The stories of the goats some time ago were all true. Thus far it has a happy ending. Having them settled, but being down two of the initial chooks we got in winter, we remembered that the guy who sold us the goats, also offered us chooks. Going back to the place we got runaway goats from, how stupid can we be, you can anticipate trouble – right?!
‘Do you want some young or older ones?’ ‘We’ll take a couple of young ones’ thanks.’ The young ones were just past being cute chickens, a few months off laying. As we were about to find out they were quite unused to human contact and capable of immense speed over short distances. We took two, but just like with the goats, we weren’t ready to house them. We created a temporary home for them which we thought was secure, but quickly one got out and hid herself under the raspberry bushes. Later the other one got out and so we had two, flighty, runaway birds in the thicket of raspberries. We would leave food for them which they would gratefully eat, but we couldn’t get close enough to catch them. So, Miranda shooed them to one end of the berries, while I waited with the fishing net. In a flurry, down came the net and I thought I had them both. Sadly, I had only only one which went into a cat-cage – she wasn’t getting out of there! The thought was that the other would stay close and eventually we’d get her too. Sadly no. After a day or so the runaway chook disappeared. Hopefully she made it to some other free-range hens nearby. We couldn’t leave the one we still had constrained in the cat-box forever, so we tried introducing her to the big hens – bad move! We had to keep them in one place and she had roaming rights in the berry garden. Even though she could fly out of it, now she knew we’d be along to feed her morning and night, she wasn’t going far.

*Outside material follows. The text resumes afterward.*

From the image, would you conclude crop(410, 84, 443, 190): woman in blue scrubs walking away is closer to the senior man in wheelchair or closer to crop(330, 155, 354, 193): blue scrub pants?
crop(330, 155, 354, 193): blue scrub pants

Then, one day we saw her out in the paddock with the animals. Dinner time: picture a little hen dodging goat, pig and sheep hooves; trying to get some of the food they were eating. At night, she decided to sleep in with the animals. Even though its called a “pigsty” – 2 sheep, 2 goats and Percy the pig slept in it. Now also one little hen. The picture was indeed very cute for a few days. Little hen believed she was every-bit an equal of these much bigger mammals.
So, does there always have to be a happy ending? Tolkien, Grisham, Picoult, the Bible, what’s with our infatuation with happy endings?